▶ Problems:
1. In the forum reply on reading a TSV file, reproduce verbatim the part that opens with the words containing "http://talebzadehmich.wordpress.com" and closes with "is explicitly disclaimed.".
2. According to the forum reply on reading a TSV file, why should the task be fairly simple? Answer in one to three sentences.
### Supplied text ###
Re: Reading a TSV file

Mich Talebzadeh Sat, 10 Sep 2016 06:46:52 -0700

This should be pretty straight forward?

You can create a tab separated file from any database table and buck copy
out, MSSQL, Sybase etc


 bcp scratchpad..nw_10124772 out nw_10124772.tsv -c *-t '\t' *-Usa -A16384
Password:
Starting copy...
441 rows copied.

more nw_10124772.tsv
Mar 22 2011 12:00:00:000AM      SBT     602424  10124772        FUNDS
TRANSFER , FROM A/C 17904064      200.00          200.00
Mar 22 2011 12:00:00:000AM      SBT     602424  10124772        FUNDS
TRANSFER , FROM A/C 36226823      454.74          654.74

Put that file into hdfs. Note that it has no headers

Read in as a tsv file

scala> val df2 = spark.read.option("header", true).option("delimiter","\t")
.csv("hdfs://rhes564:9000/tmp/nw_10124772.tsv")
df2: org.apache.spark.sql.DataFrame = [Mar 22 2011 12:00:00:000AM: string,
SBT: string ... 6 more fields]

scala> df2.first
res7: org.apache.spark.sql.Row = [Mar 22 2011
12:00:00:000AM,SBT,602424,10124772,FUNDS TRANSFER , FROM A/C
17904064,200.00,,200.00]

HTH

Dr Mich Talebzadeh



LinkedIn * 
https://www.linkedin.com/profile/view?id=AAEAAAAWh2gBxianrbJd6zP6AcPCCdOABUrV8Pw
<https://www.linkedin.com/profile/view?id=AAEAAAAWh2gBxianrbJd6zP6AcPCCdOABUrV8Pw>*



http://talebzadehmich.wordpress.com


*Disclaimer:* Use it at your own risk. Any and all responsibility for any
loss, damage or destruction of data or any other property which may arise
from relying on this email's technical content is explicitly disclaimed.
### Data section ###
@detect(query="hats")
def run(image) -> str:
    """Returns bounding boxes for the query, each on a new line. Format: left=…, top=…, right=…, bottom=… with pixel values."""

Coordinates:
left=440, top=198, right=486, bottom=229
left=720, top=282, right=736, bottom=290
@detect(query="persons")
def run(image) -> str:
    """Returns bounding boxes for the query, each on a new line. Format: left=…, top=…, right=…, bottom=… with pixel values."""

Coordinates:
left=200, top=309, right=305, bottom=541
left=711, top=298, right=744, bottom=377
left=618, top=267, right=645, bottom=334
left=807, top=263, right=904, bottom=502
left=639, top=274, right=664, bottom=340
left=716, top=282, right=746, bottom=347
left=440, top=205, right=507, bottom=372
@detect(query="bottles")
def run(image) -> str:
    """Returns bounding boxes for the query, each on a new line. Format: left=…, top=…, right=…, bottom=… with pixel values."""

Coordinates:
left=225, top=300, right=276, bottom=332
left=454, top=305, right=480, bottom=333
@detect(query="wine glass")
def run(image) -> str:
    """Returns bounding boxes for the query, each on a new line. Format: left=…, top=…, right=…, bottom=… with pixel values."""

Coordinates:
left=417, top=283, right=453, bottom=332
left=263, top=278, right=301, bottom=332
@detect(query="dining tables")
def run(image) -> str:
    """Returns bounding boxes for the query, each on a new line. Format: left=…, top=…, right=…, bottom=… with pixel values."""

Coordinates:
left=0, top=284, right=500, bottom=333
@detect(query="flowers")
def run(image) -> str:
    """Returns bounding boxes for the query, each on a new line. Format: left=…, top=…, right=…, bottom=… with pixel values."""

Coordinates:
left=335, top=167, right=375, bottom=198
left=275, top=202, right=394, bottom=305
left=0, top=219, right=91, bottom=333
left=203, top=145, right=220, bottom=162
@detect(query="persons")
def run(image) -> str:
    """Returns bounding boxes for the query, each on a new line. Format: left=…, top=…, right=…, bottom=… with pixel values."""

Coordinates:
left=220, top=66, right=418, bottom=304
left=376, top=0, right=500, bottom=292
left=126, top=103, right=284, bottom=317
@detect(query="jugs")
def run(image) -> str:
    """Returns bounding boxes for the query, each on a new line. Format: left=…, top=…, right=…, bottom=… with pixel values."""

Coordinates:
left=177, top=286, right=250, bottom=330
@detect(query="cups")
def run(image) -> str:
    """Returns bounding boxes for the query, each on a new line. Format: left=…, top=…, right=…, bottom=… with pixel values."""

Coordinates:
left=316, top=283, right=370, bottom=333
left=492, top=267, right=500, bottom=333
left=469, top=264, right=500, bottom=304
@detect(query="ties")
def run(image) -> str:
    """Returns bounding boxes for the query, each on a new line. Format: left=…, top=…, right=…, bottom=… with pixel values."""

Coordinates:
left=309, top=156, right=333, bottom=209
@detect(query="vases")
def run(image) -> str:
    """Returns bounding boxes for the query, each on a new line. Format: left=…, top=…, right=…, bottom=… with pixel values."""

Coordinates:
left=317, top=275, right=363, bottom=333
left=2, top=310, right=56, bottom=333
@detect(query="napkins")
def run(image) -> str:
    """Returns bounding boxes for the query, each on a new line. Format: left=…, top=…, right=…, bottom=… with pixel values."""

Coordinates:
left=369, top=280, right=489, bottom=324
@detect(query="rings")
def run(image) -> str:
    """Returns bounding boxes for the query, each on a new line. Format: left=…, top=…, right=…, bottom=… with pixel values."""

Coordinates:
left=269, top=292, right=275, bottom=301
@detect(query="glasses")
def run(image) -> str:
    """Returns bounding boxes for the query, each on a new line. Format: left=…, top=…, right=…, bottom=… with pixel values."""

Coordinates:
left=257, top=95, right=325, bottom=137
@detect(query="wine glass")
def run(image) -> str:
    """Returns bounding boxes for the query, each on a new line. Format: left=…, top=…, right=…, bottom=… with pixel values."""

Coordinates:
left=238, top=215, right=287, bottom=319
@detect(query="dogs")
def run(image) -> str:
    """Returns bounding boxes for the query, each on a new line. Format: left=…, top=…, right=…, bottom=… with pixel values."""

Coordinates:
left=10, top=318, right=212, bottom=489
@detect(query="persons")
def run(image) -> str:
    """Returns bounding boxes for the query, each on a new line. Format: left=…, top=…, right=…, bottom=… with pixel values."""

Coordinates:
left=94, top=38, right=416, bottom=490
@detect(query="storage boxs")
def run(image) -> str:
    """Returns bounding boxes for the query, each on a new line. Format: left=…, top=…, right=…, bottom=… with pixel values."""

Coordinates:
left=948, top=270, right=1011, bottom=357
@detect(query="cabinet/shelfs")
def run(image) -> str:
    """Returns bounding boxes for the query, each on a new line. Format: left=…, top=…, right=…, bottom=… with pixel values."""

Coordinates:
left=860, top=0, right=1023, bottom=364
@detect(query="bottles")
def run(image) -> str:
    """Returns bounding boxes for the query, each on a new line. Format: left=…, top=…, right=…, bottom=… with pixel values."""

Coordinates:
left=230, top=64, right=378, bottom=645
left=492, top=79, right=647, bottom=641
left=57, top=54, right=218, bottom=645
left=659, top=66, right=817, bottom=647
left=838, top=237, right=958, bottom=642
###
▶ Responses in order:
1.
http://talebzadehmich.wordpress.com


*Disclaimer:* Use it at your own risk. Any and all responsibility for any
loss, damage or destruction of data or any other property which may arise
from relying on this email's technical content is explicitly disclaimed.

2. The reply says that a tab-separated file can be created from any database table, such as in MSSQL or Sybase, and copied out. That file can then be read in as a TSV file.